A completely 'accidental' war is unlikely, but there is always a risk of miscalculation — on both sides.

How the showdown between Russia and Ukraine could go wrong

Sarah Lain is a Kyiv-based associate fellow at the Royal United Services Institute (RUSI).

KYIV — For a country claiming it doesn’t want to go to war, Russia’s recent posture toward Ukraine looks awfully bellicose. Russian troops have massed and are building a military camp in the southwestern region of Voronezh, near the border. Russian state TV is priming Russians to expect a Ukrainian offensive.

Foreign Minister Sergei Lavrov recently warned that renewed war in Ukraine would mean Ukraine’s own destruction. Last week, Dmitry Kozak, the deputy head of Russia’s presidential administration and a key negotiator on Ukraine, reiterated a message from 2014 that if necessary, Moscow would intervene to protect Donbas residents.   

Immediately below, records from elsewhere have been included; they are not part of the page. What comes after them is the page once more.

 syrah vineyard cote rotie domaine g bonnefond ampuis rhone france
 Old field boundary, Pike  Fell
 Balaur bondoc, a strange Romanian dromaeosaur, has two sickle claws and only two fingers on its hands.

Most observers say this does not necessarily mean imminent invasion, but the fact that Russian intentions are unclear is what is so worrying. The build-up on the border, as well as on annexed Crimea, gives Russia options should it wish to escalate. Russian President Vladimir Putin no doubt wants to maintain some unpredictability, and having such options is crucial for that, now the world is watching. Though a completely “accidental” war is unlikely, there is always a risk of miscalculation or over-reaction as a result.

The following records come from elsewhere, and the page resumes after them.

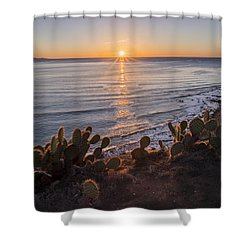 Rancho Gold G Shower Curtain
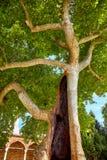 Hohle Bäume im zweiten Hof von Topkapi-Palast, Istanb Stockbild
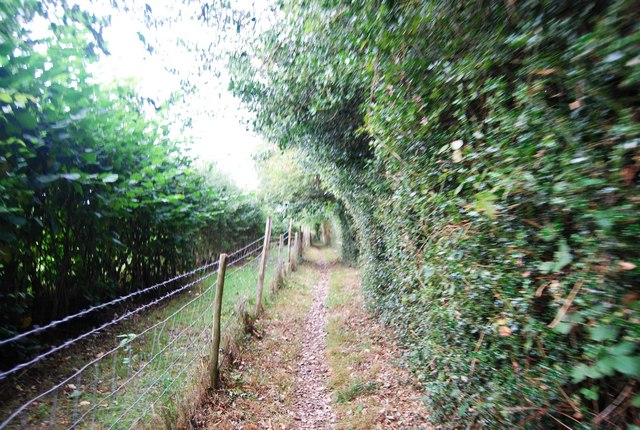 Tunbridge Wells Circular Path - heading to Southborough (2)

As tensions rise, confidence-building measures aimed at containing the situation are failing. No stranger to stalemates, the OSCE-led Minsk negotiations have stalled once again. Additional ceasefire measures agreed in July 2020, which stabilized the situation for a few months, are breaking down. Russia has largely ignored a request for clarification over its military activity at the border, which Ukraine had asked for under the Vienna Document.

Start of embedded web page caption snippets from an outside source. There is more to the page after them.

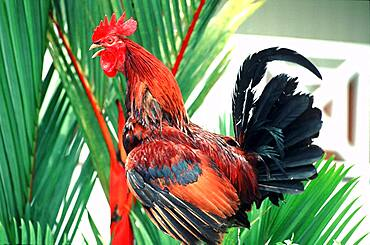 Crowing rooster, St. Lucia, Caribbean, America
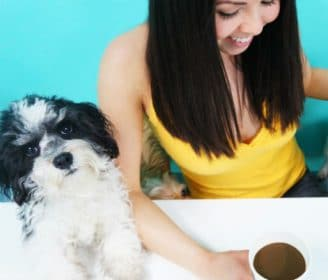 The Dog Cafe|The Dog Cafe|The Dog Cafe|The Dog Cafe|The Dog Cafe|The Dog Cafe|The Dog Cafe|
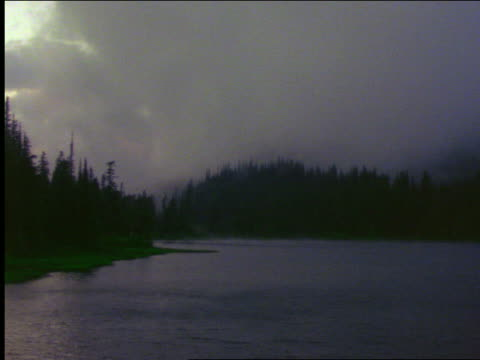 storm clouds (fog?) moving over pine trees with lake in foreground / mt rainier national park, washington - mt rainier national park stock videos & royalty-free footage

Some in Moscow claim Ukraine has added to tensions by pivoting to a more “hostile” approach to Russia over the past few months. So far, this is an exaggeration. Ukrainian President Volodymyr Zelenskiy has actually been rather restrained in his rhetoric over the Donbas and recent Russian activity.

Certainly, the recent sanctioning of pro-Russian oligarch and Putin ally Viktor Medvedchuk and his associate Taras Kozak no doubt irritated the Kremlin, but Moscow has been relatively muted in its public response. Ukraine has played games with its own announcement of ceasefire measures, diverging from the agreed Minsk process language on rules for returning fire, which has not added to trust. (Kyiv did correct themselves in the end.) It should be noted that Russia itself is no stranger to obstructive behavior as well.

Some point to two recently approved Ukrainian strategies as provocative: the strategy for the “de-occupation” and reintegration of Crimea and the recently approved military strategy. Both explicitly mention Russia as a threat.

Despite running a pro-peace election campaign, Zelenskiy has never been quiet about the need for Russia to return Crimea to Ukraine, or about the threat Russian poses to Ukraine’s territorial integrity. His Crimea strategy focuses more on human rights and justice issues, and the military strategy spends a lot of time outlining reform linked to NATO membership aspirations.

Although NATO membership for Ukraine is an absolute red line for Russia, such Ukrainian aspirations are nothing new and thus are not a surprise — the documents are hardly a call to war. Still, one cannot assume how Moscow might interpret things. 

There has been disappointment too in Moscow that Zelenskiy has not simply implemented the Minsk Agreements. These call for Ukraine to grant the Russian-backed, so-called “republics” special administrative rights, while reintegrating them into Ukraine. This would allow Russia, in theory, to have permanent and significant influence on the country through the so-called republics, but with Ukraine paying for them instead of Russia.  

The lack of clarity over Russia’s intent and game-plan, mixed with rhetoric reminiscent of 2014, means tensions are running high. This is when miscalculations can happen.

There is a fine line between deterrence and what is interpreted as offensive action. Everyone is watching what Russia might do, without much of a plan as to what the response would be should it escalate significantly. This also adds to the unpredictability. Although it is unclear what Moscow would gain from genuinely escalating in the Donbas, it is also important to remember the Kremlin has its own interests and threat perception — and every scenario should be considered, even those that may not seem likely.